TASK PROMPT: If pictures are present, leave them out, and copy the data word for word.

INPUT DATA:
---
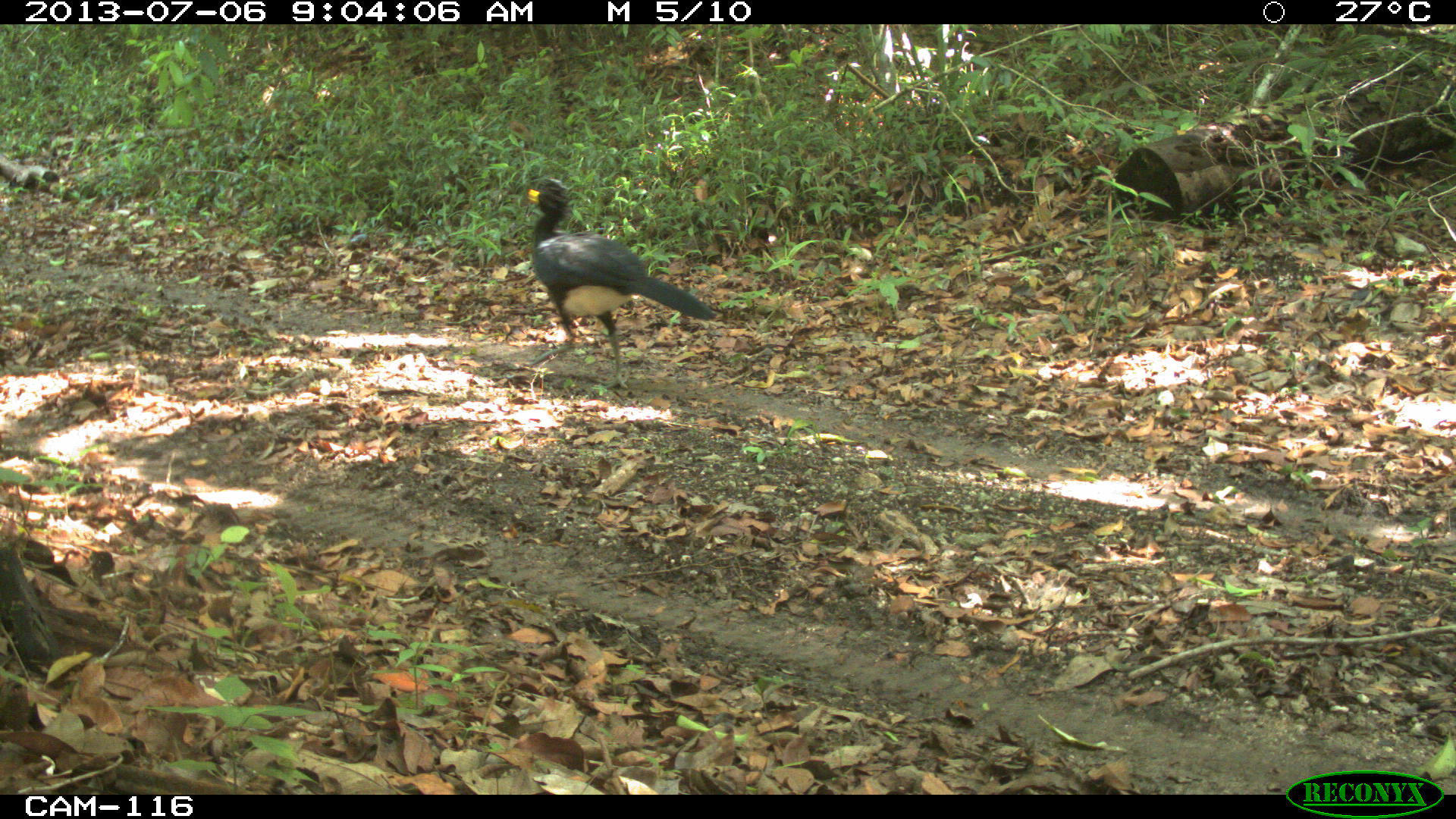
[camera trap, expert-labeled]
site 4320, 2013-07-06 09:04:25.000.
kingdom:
---
RESPONSE TO THE EXERCISE:
[camera trap, expert-labeled]
site 4320, 2013-07-06 09:04:25.000.
kingdom:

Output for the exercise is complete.